Berberis ilicifolia, sometimes called holly barberry or holly-leaved barberry is a medium to high, spiny shrub belonging to the barberries in the family Berberidaceae. The local name in Chile is Chelia. It has ovate leaves with a few teeth that end in spines, reminiscent of holly leaves. Its orange flowers grow with three to seven together, which later produce globose blue-black berries. The species is native to south of 40ºS in Argentina and Chile, where it grows in Nothofagus woods. Flowers are present from August to December, while ripe berries are available between November and March.

== Description ==
The holly barberry is an evergreen shrub of between 1–4 m high. Branches develop from reddish brown, with ridges lengthways and very fine grains when young, to yellowish gray, circular in cross-section with persistent half circle-shaped leaf scars, and often with corky outgrowths. The spines are mostly split at base into three arms of 4–12 mm long, often somewhat curved outward, and almost at a straight angle to each other. Bracts are narrowly triangular and about 1 cm long. The leaf blades are approximately elliptic, 20-50 × 12–22 mm, with the largest width before, at or beyond midlength, stiff and leathery, shiny danker green on top, but sometimes prone to patchy reddish brown or golden discoloration, and whitish green underneath. The margin mostly has few teeth (zero to six, mostly one to four) at each side that end in spines of 1–4 mm long, and with a truncated or pointed and spined tip. The base can be rounded or pointed more or less blending with the leafstem of up to 4 mm long. The midvein is slightly sunken above but sticks out underneath, the three to five pairs of secondary veins that partially reach the leaf margin, partially curve back on their neighbours. The inflorescens is a raceme of tree to seven flowers on a common inflorescens stem 0.7–2 or exceptionally 3.5 cm long, and stems of the individual flower mostly a bit shorter. The flowers are orange in color and 0.5–1 cm long, with about 14 tepals, that change in shape form almost circular to ovate going out. The filaments are 3 mm long and do not have a tooth on each side, unlike in many other Berberis species, and the anther is about 1.5 mm long. The pistils are 3–7 mm long and almost cylindrical and are topped with a stigma of about 1.5 mm across. These develop into ball-shaped, 1 cm, glaucous berries that contain four to six seeds, each about 0.5 cm long.
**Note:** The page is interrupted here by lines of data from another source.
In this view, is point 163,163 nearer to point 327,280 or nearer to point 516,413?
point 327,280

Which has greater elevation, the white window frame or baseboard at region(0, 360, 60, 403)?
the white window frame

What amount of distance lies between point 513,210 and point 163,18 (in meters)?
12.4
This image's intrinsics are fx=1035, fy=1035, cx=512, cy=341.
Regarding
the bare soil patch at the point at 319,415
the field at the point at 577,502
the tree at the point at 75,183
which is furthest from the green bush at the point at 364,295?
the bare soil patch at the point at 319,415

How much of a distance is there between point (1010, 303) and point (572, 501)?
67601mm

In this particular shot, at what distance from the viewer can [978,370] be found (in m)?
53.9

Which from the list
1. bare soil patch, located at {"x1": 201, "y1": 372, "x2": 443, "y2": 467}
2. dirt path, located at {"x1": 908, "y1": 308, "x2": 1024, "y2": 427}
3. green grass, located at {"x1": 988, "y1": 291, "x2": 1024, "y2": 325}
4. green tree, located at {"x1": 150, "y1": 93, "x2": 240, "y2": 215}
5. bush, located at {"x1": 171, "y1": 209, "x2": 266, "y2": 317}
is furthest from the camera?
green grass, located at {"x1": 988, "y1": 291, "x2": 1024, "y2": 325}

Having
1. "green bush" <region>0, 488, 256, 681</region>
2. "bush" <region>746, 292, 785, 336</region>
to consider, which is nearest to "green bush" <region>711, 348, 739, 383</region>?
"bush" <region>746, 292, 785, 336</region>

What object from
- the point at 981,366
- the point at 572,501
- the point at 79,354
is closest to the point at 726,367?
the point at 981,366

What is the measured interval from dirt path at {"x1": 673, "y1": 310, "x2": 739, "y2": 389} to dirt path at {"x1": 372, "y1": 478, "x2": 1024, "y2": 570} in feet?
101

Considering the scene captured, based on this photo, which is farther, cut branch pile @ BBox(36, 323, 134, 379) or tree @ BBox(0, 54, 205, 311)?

=== Differences with related species ===
Berberis ilicifolia looks like B. serratodentata and their home ranges coincide between Coihaique and Puyehue in Chile. Here, one species merges into the other, most probably through consecutive interbreeding, and the bastard grade may be called B. ×pseudoilicifolia. Typical B. ilicifolia leaves are 1.5–2.5 times longer than wide, with mostly one to four teeth on each side, while branches carry many spines. Pure B. serratodentata leaves are 2.5-4 times longer than wide, with more than ten teeth on each side, while spines on the branches are rare.

== Taxonomy ==
Berberis ilicifolia was first described by Georg Forster in 1789. B. lagenaria described by Jean Louis Marie Poiret in 1808, and B. subarctica described by Michel Gandoger in 1913 both are now regarded as synonyms of B. ilicifolia. Like almost every Berberis species in South-America, B. ilicifolia belongs to the subgenus Australes, characterised by simple, evergreen leaves and glaucous, purplish to black berries. Within that subgenus, B. ilicifolia forms a group with B. chilensis, B. litoralis, B. valdiviana, B. darwinii, B. trigona, B. serratodentata, B. negeriana, and probably B. laurina. This group more or less shares the following character states: large trifid spines, flowers in racemes, long styles, filaments without teeth, and secondary veins that partially reach the leaf margin, partially curve back on their neighbours.

== Ecology and use ==
Holly barberry comprises the understory of lenga Nothofagus pumilio and ñire Nothofagus antarctica woods, together with hard log mayten Maytenus magellanica, Fuchsia magellanica and the smaller barberry species B. microphylla. The filaments are tactile, i.e. they suddenly jerk upright when touched, with the result that visiting insects will be showered with pollen. Stems have been used to make bows by the inhabitants of Tierra del Fuego, because the wood is sufficiently pliant and does not branch over sufficient length.